Party being forged to meet challenges
Chinese President Xi Jinping, also general secretary of the Communist Party of China (CPC) Central Committee and chairman of the Central Military Commission, addresses the 6th plenary session of the 18th CPC Central Commission for Discipline Inspection (CCDI) in Beijing, Jan 12, 2016. [Photo/Xinhua] |
As top leader of the ruling party of the world's largest and fast-growing developing country, what kind of political party Xi Jinping is resolved to forge and how does he plan to govern a party with a 95-year-old history and more than 88 million members that aims to realize the Chinese Dream of national rejuvenation?
The answers to such questions were offered by the just-concluded Sixth Plenum of the 18th Communist Party of China Central Committee four years after Xi became the Party general secretary. At the plenum, Xi made clear the ruling party will be forged to deal with various crises and challenges within and outside the Party and the nation, and to implement the Party leadership's decisions without reservations. He also said the ruling party will have a strong executive capability and revolutionary spirit.

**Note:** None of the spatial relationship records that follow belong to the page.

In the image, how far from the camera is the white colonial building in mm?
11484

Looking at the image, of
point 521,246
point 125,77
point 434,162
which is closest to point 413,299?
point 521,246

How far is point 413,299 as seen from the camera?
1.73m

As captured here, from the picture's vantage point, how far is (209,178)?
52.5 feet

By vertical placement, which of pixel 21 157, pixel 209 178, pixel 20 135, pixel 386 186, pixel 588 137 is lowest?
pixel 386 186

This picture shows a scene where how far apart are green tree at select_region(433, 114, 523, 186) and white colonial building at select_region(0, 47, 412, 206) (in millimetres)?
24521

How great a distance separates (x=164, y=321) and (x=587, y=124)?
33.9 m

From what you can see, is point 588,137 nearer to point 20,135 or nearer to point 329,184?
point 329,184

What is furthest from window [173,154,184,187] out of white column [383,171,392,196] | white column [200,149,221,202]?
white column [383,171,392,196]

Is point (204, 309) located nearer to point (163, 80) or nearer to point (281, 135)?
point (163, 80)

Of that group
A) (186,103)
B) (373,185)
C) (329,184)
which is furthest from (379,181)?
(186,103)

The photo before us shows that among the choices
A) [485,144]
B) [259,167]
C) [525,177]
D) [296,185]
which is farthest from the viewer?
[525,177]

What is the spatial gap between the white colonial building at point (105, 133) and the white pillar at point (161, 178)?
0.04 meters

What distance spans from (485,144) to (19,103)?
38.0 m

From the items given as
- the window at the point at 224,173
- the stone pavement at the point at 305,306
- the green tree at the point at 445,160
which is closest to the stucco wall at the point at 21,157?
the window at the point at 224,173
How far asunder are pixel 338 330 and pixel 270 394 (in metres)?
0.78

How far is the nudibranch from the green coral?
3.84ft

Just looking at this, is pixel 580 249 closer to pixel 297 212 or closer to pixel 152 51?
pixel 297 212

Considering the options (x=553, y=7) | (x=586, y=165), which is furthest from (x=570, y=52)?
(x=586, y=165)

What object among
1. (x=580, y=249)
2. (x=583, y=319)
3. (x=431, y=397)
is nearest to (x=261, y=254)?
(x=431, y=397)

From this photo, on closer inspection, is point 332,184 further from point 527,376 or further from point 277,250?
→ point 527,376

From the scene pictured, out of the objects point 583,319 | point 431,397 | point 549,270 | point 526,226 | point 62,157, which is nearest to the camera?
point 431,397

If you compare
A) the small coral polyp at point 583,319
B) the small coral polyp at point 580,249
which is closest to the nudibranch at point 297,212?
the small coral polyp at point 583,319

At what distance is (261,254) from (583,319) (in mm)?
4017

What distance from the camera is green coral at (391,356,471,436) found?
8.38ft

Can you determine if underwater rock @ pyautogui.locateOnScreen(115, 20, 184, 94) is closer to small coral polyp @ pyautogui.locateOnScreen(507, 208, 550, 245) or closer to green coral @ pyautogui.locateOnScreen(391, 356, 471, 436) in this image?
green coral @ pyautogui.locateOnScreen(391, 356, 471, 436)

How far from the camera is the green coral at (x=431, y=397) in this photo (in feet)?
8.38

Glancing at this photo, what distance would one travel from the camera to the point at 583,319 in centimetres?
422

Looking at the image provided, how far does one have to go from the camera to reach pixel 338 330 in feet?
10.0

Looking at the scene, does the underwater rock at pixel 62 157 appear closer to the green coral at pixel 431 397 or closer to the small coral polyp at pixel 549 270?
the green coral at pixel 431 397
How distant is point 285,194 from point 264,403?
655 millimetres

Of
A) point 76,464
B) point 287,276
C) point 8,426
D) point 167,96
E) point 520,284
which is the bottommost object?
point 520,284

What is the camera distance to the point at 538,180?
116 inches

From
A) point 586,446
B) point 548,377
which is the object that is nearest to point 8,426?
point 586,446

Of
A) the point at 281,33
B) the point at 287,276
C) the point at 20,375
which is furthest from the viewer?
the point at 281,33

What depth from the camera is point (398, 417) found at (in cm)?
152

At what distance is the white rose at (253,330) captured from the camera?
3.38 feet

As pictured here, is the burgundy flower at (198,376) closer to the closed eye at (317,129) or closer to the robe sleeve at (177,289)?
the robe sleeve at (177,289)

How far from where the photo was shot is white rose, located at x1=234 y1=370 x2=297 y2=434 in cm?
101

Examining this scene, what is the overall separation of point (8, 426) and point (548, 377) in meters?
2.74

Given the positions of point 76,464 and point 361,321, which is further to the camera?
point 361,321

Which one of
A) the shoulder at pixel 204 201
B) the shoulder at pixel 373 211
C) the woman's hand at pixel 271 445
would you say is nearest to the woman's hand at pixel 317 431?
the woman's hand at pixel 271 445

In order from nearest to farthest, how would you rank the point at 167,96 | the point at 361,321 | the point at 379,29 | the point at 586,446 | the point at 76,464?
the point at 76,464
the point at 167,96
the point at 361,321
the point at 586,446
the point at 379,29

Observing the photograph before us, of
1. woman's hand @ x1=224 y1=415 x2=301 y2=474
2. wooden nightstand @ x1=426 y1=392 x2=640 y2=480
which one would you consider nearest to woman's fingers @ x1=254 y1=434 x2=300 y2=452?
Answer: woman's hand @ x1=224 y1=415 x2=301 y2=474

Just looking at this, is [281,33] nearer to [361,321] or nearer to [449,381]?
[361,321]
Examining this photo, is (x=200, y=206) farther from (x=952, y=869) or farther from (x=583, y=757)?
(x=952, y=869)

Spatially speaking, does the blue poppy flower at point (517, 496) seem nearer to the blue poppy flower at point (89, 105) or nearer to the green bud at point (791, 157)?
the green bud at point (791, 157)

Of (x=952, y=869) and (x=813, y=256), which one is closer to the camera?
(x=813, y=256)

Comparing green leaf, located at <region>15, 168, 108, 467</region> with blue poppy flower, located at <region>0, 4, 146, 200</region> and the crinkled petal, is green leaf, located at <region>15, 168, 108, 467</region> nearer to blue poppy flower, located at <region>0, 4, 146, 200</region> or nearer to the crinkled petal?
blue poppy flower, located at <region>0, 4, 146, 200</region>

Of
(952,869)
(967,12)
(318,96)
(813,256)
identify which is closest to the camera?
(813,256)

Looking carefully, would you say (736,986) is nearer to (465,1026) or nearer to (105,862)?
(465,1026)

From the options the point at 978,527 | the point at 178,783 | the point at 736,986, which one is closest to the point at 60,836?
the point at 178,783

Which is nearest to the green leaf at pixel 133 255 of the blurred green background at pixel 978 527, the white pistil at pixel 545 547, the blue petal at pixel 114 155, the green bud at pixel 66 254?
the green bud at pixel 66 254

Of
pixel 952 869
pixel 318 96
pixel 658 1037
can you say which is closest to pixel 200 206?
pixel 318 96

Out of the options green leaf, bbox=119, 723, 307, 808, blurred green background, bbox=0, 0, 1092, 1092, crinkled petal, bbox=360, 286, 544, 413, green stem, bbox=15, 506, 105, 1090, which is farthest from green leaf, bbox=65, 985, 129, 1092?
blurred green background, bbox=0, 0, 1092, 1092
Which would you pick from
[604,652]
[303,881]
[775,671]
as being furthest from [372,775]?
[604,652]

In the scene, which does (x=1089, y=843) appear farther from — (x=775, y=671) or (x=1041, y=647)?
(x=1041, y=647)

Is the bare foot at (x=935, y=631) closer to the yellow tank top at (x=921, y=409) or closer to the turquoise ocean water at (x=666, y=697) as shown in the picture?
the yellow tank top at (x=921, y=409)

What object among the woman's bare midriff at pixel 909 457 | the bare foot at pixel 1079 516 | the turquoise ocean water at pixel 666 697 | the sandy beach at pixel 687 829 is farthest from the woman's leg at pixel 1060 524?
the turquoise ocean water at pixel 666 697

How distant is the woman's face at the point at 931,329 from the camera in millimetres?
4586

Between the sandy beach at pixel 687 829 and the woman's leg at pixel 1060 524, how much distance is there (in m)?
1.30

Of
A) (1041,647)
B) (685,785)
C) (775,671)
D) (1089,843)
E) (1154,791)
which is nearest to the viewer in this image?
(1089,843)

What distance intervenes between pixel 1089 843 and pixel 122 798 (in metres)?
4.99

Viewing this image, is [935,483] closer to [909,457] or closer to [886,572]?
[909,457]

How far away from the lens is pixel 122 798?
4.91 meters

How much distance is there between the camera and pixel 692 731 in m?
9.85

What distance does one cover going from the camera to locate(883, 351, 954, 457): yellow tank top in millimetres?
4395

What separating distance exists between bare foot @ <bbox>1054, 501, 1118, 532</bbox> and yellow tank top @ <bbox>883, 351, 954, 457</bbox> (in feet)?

Several political parties emerged in modern China to free the country and its people from foreign oppression and aggression, but all failed in their mission except the CPC. The CPC's success can largely be attributed to the extensive support and endorsement it gained from the Chinese people. Without any selfish interest, the CPC made unremitting efforts for the benefit of the Chinese nation and its people. It is this consistent revolutionary spirit that has won for the CPC the Chinese people's extensive approval and backing in modern times and given it the status of the ruling party.
Despite its past revolutionary victory, the CPC today faces a series of severe tests. For any political party, the biggest challenge after becoming the ruling party is how to prevent decadence. Such tempting factors as power, status, money and other material benefits usually start to erode the revolutionary spirit of a political party after it comes to power.
As Xi said on the 95th anniversary of the founding of the CPC on July 1, the biggest test for a ruling party is how to resist corruption. Since the CPC became China's ruling party in 1949, some of its members and cadres have violated the law and Party discipline and isolated themselves from the public. While making remarkable economic achievements since the adoption of reform and opening-up in 1978 and building socialist market economy in the country, the CPC has also faced serious problems such as the vanishing of its long-cherished revolutionary spirit.
For a ruling party, spiritual decadence is the same harmful as physical decadence. The greatest threat to its ruling status is the disappearance of its belief, lax discipline and the abuse of power by officials for selfish gains. A very important goal of the CPC is to lead the people to strive for the rejuvenation of the Chinese nation. If the CPC depended on an unyielding revolutionary spirit to found New China in 1949, then it still needs such a spirit on the "New Long March" it has embarked on to resist temptations and overcome difficulties.
Bad behaviors of some of its members in their political life and working style, if unchecked, will weaken the Party's power and governing capability, distance it from the public and eventually endanger its ruling party status. It is because of such concerns that Xi has launched an unprecedented campaign to combat corruption and the unhealthy tendencies within the Party since taking office as top Party leader. A series of very strong measures he has taken to fight decadent behaviors among Party members also reflects his determination to better inherit the revolutionary spirit for the ruling Party.
It is the effective measures pushed by Xi to promote better governance within the Party that have brought about positive changes in the CPC and won the public praise for being a governing party with resolute beliefs and good working-styles established during the revolutionary era.
The author is a researcher at the Beijing municipal Party school.